Supplied passage:
# # # # # # #

Tried all the settings and options I can think of with no luck. Any of you fine folks encounter this problem? I wonder if this is due to a limitation in the android tv box I picked up...


----------



## pmountford (Dec 15, 2015)

@benatural Not used touchosc yet so unsure if this helps but read @stonzthro first post in this thread where he mentions changing the orientation


----------



## benatural (Dec 16, 2015)

Thanks pmountford. Looks like the android box i bought doesn't have the "Application request to change orientation" setting. The search continues!


----------



## pmountford (Dec 16, 2015)

Looks like the Acer touchscreen arrives tomorrow. However, the Android MX3 is nowhere to be seen. Rather anxious to get this working as I'm missing not having the Lemur/Cubase shortcuts..


----------



## babylonwaves (Dec 18, 2015)

did anybody try an Amazon Fire tv?


----------



## Gerhard Westphalen (Dec 18, 2015)

Synthetic suggested the Nexus Player so I'm going to get that as soon as I can find somewhere selling it here in Canada. I'm assuming that it won't have any issues with working with the touchscreen since it's a Google product.


----------



## benatural (Dec 18, 2015)

Just to let everyone know, I tried the MINIX NEO X8-H Plus and it doesn't work with a touchscreen. *sigh* Guess I'll try the nexus player next? Do you guys know if that one will work for sure?


----------



## webs (Dec 18, 2015)

I have no experience with these, though I have used a few of his plugins. For controlling DAW there's the slate mt and mti... http://www.slatemt.com/


----------



## synthetic (Dec 19, 2015)

Gerhard Westphalen said:


> Synthetic suggested the Nexus Player so I'm going to get that as soon as I can find somewhere selling it here in Canada. I'm assuming that it won't have any issues with working with the touchscreen since it's a Google product.

# # # # # # #

Task requirements:
1. Do these statements agree with the forum thread on Android TV boxes and touchscreens? Answer yes or no for each, quoting the words from the thread that decide it. (a) The MINIX NEO X8-H Plus worked with a touchscreen for benatural. (b) Gerhard Westphalen intends to buy the Nexus Player. (c) pmountford's Android MX3 has already arrived.
2. Resume the forum thread on Android TV boxes and touchscreens, picking up right after its last line.
The listing that comes next is separate material and has nothing to do with the forum thread.

Data provided:
# # # # # # #

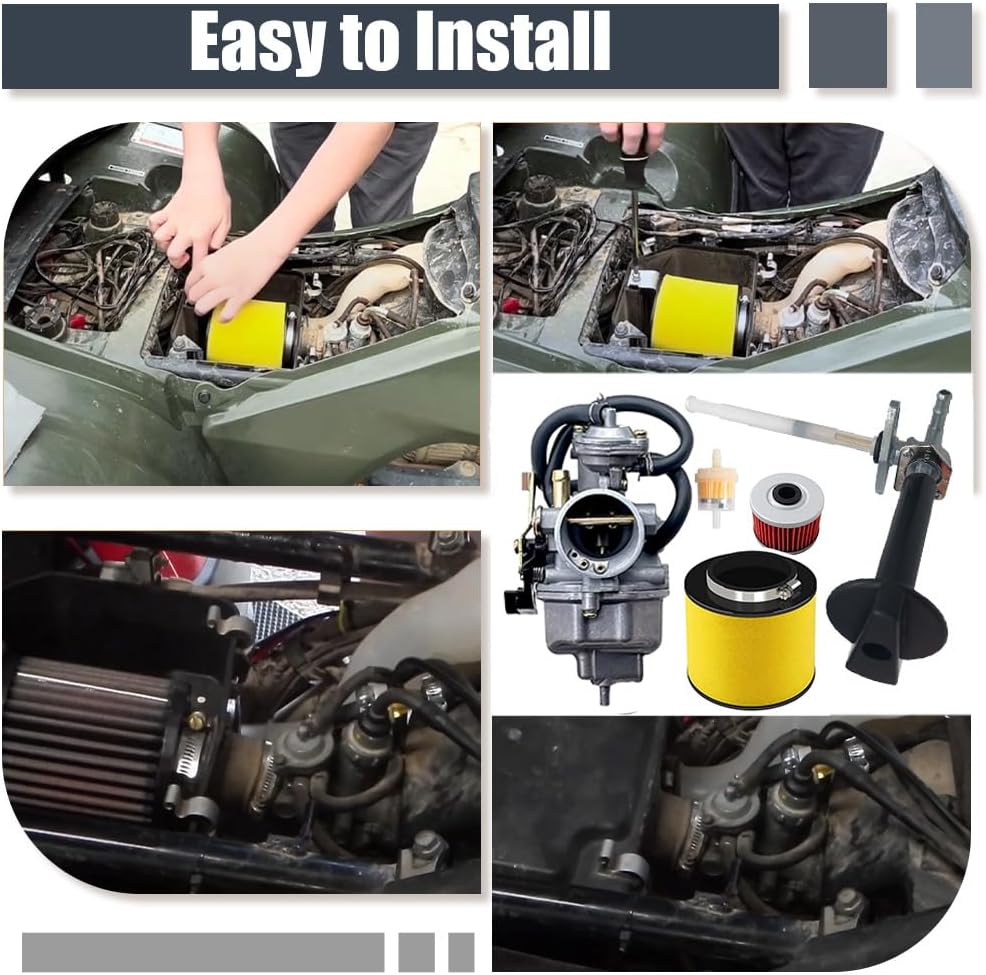 Easy to Install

# # # # # # #

Answers in order:
1.
(a) No: "I tried the MINIX NEO X8-H Plus and it doesn't work with a touchscreen."
(b) Yes: "Synthetic suggested the Nexus Player so I'm going to get that as soon as I can find somewhere selling it here in Canada."
(c) No: "the Android MX3 is nowhere to be seen."

2.
DON'T do the Nexus player, Lemur doesn't run at all. My next plan is to try the Nexus player with hacked firmware. I've had Lemur running on a Tronfy MX3 and on a https://www.amazon.com/gp/product/B012CGZ4H8/ref=oh_aui_detailpage_o04_s00?ie=UTF8&psc=1 (YCCTEAM Beelink i68) box. But both have the Lemur bug where it doesn't display in 1920x1080, Lemur thinks the resolution is 960x460. So you have to run NOMone resolution changer every time you start up. That's why I'm still looking for a better solution.


----------



## stonzthro (Dec 19, 2015)

webs said:


> I have no experience with these, though I have used a few of his plugins. For controlling DAW there's the slate mt and mti... http://www.slatemt.com/


Yeah - this option is great for mixing, but I need it for other things, like seeing lots of key commands and faders for mic positions. The current state of the Slate screen is geared to mixing, though it does have a macro that will add a I-IV-V-I progression for you...


----------



## pmountford (Dec 19, 2015)

@synthetic As I'm still waiting for my MX3 I can't test this, but is it a case of just running NOMone or do you have have to start changing settings and there by being a bit of a chore each time you want to use Lemur?

Also, does TouchOSC determine the correct resolution - but just rotates it 90 degrees?


----------



## Gerhard Westphalen (Dec 19, 2015)

synthetic said:


> DON'T do the Nexus player, Lemur doesn't run at all. My next plan is to try the Nexus player with hacked firmware. I've had Lemur running on a Tronfy MX3 and on a https://www.amazon.com/gp/product/B012CGZ4H8/ref=oh_aui_detailpage_o04_s00?ie=UTF8&psc=1 (YCCTEAM Beelink i68) box. But both have the Lemur bug where it doesn't display in 1920x1080, Lemur thinks the resolution is 960x460. So you have to run NOMone resolution changer every time you start up. That's why I'm still looking for a better solution.



Did the Beelink i68 work out of the box with the touchscreen or did it require any settings to be changed? It's available in the Canadian amazon so if it works I'll order it right away. I don't mind running the resolution changer as long as it all works.

I tried running an android virtual box on my PC and the touch did work but the resolution was tiny and it wouldn't stretch it to go full screen.


----------



## synthetic (Dec 19, 2015)

Beelink works except for the resolution. I didn't try the NOMone resolution changer on that but I assume it will work. One I saw that the bug I had wasn't fixed I just boxed it back up for return.


----------



## benatural (Dec 19, 2015)

What's the drawback of the resolution changer? Do you habe to constantly fiddle with it?


----------



## benatural (Dec 21, 2015)

Another one that doesn't work with touch: PigflyTech MX3 MXIII Quad Core Android TV BOX 

Got another one on the way tomorrow :/


----------



## pmountford (Dec 21, 2015)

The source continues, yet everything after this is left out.